The Chargers' top draft selection?
Easy. Junior Seau.
The second guy?
Take a few minutes to think, but don't knock yourself out. You won't find this guy on the front of any cereal boxes.
His name is Jeff Mills, he played outside linebacker for Nebraska and he was the draft's 57th pick overall in the third round. At 6-3 1/2, 238 pounds, he is built perfectly for this position, and he is quick and strong. But there's one problem. Billy Ray Smith plays the same position. And so does Henry Rolling, a plan B free agent from Tampa Bay who has performed nicely in the preseason.
So far, Mills has gotten a bit of work on special teams and played a lot of practice downs on the scout team. That's about it. During the games he does a lot of observing.
Whether that will change depends on whether he can make a few plays that catch the coach's eye in practice.
"He needs to be more productive in practice to get more work in the games," Charger Coach Dan Henning said. "He's at a disadvantage because there are two guys who are there at that spot that have been playing there longer than he has. And he just has to make up ground."
Can he do that in time to survive the final two cuts?

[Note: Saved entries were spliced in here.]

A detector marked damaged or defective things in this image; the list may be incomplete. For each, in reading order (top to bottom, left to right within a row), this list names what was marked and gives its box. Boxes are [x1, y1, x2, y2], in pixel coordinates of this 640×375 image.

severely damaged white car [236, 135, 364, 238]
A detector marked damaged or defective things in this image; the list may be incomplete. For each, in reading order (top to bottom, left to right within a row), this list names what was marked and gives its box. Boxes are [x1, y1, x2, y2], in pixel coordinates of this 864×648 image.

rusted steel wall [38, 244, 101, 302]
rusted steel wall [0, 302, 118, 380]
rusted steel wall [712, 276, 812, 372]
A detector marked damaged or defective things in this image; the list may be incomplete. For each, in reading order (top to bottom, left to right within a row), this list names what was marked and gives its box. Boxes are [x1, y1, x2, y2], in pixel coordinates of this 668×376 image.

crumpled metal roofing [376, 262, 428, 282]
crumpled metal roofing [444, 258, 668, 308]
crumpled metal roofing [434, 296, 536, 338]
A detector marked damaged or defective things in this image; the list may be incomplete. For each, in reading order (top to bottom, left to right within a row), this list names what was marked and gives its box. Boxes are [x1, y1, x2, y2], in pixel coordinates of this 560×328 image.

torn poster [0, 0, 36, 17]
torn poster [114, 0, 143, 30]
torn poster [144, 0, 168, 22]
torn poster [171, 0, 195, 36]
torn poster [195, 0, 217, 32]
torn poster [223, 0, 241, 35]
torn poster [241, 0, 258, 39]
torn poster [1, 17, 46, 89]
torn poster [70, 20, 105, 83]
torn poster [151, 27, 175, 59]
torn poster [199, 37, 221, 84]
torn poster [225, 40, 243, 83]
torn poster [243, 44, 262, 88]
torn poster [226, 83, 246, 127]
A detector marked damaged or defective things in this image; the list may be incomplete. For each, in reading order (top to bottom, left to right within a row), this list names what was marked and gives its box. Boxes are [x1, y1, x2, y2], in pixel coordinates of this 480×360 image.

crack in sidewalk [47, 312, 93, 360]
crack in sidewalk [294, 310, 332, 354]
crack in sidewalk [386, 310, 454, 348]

"That's what we're here for," Henning said.
Not exactly a vote of confidence, but then again, confidence isn't something that Mills is lacking. Asked if he thinks he'll make the team, he responded: "Yes, I think I'll make the team. There's no reason I can't make the team. As far as talent goes, I've got it. If they have something else in mind, I can play on some other team. I'm not worried about that."

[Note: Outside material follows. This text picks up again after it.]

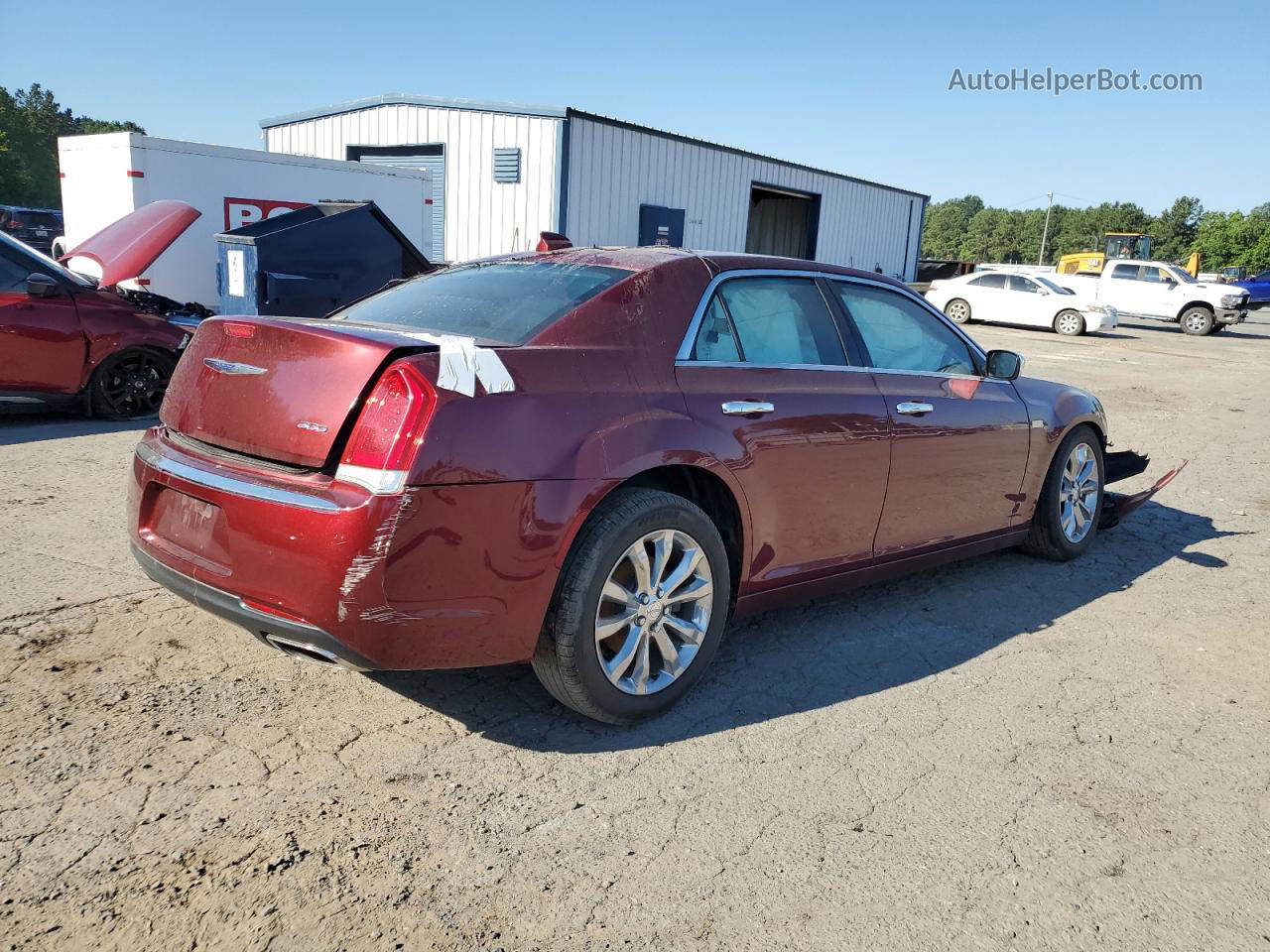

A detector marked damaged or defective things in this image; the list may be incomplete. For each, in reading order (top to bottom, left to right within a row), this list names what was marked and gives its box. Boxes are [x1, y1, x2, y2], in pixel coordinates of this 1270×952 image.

red damaged car [0, 202, 198, 418]
red damaged car [129, 246, 1183, 722]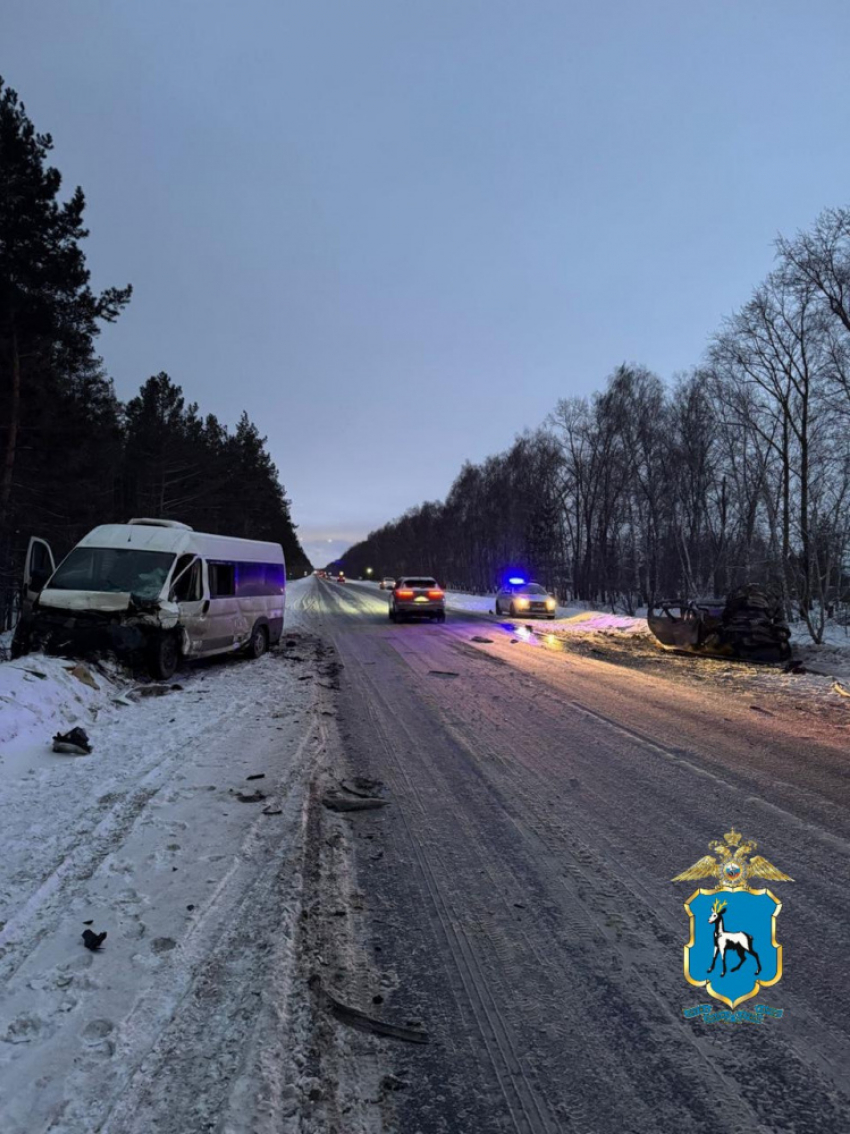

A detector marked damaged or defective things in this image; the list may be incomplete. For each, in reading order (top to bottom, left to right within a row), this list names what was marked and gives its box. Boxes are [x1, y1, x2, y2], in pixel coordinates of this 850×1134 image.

Still, this role of watching rather than participating can get old fast. We're talking about a guy who made 108 total tackles in starting his junior and senior seasons as a Cornhusker. He's not used to standing on the sideline.
"I have yet to feel comfortable with what I'm doing," he said. "Up until that point, I can't show everybody what I really can do."
Seau, the Charger's first-round draft selection from USC, has taken a short leave of absence from San Diego. Steve Feldman, his agent, says Seau is working out twice a day but he won't say where.
As for contract negotiations, Feldman and Charger General Manager Bobby Beathard are scheduled to meet this morning. The Chargers will make what Beathard said may be their final offer. Because Seau has already missed a month of training camp, Beathard feels a sense of urgency to wrap up the negotiations and get Seau on the practice field.
"I think something's got to happen now," Beathard said. "A decision has to be made. I hope that (today) we can get something together that will encourage him to make a decision."
The Chargers plan to move Seau from outside to inside linebacker, which will take time for him to master. Even if Seau signs this week, Beathard said he won't be ready for the regular season opener at Dallas on Sept. 9.
"I think that would be expecting too much," Beathard said. "You lose him for the first part of the season, but I don't know how long."
Feldman says Seau's position hasn't changed; he wants a fair contract, and he wants to play. But Feldman said Seau has decided he will keep a low profile until the deal is done.
Since defensive end Lee Williams walked out of camp for a week at the end of July to protest the Chargers' refusal to renegotiate his contract, the Chargers have renegotiated running back Marion Butts' contract and have reportedly agreed to do so with wide receiver Anthony Miller.
Williams, who has three years remaining on a five-year contract sources say will pay him about $725,000 this season, said he isn't bothered by Butts' or Miller's new contracts.
"I think both those players deserve what they get," he said. "It's a totally different situation. I don't concern myself with the finances of other players."
Beathard reiterated the Chargers' position on Williams' contract, saying it would not be rewritten and that it was a completely different situation.
"Lee Williams signed his contract after he had gotten to a point in his career where he was doing well," Beathard said. "These guys (Butts and Miller) are playing up here and being paid down here. It's not as if Lee's in the poor house.
"You can't satisfy everybody. Every time you (rewrite a contract) other players think 'Well, I deserve it too.' That's a matter of evaluation by a player. We have to do things by our own evaluation and not by the agent's. That's the system. I don't think it's fair, but that's the way it is right now."
Tight end Arthur Cox, who sustained a back injury two weeks ago, had a cortisone shot Tuesday. Henning said Cox has an arthritic condition and that it is unknown how long he will be out. He will miss Saturday's game against the 49ers at San Diego Jack Murphy Stadium.
Beathard said the Chargers will consider picking up another tight end if Cox's injury continues to prevent him from practicing.
Cornerback Gill Byrd suffered a groin strain in practice Tuesday but is not expected to miss any practice.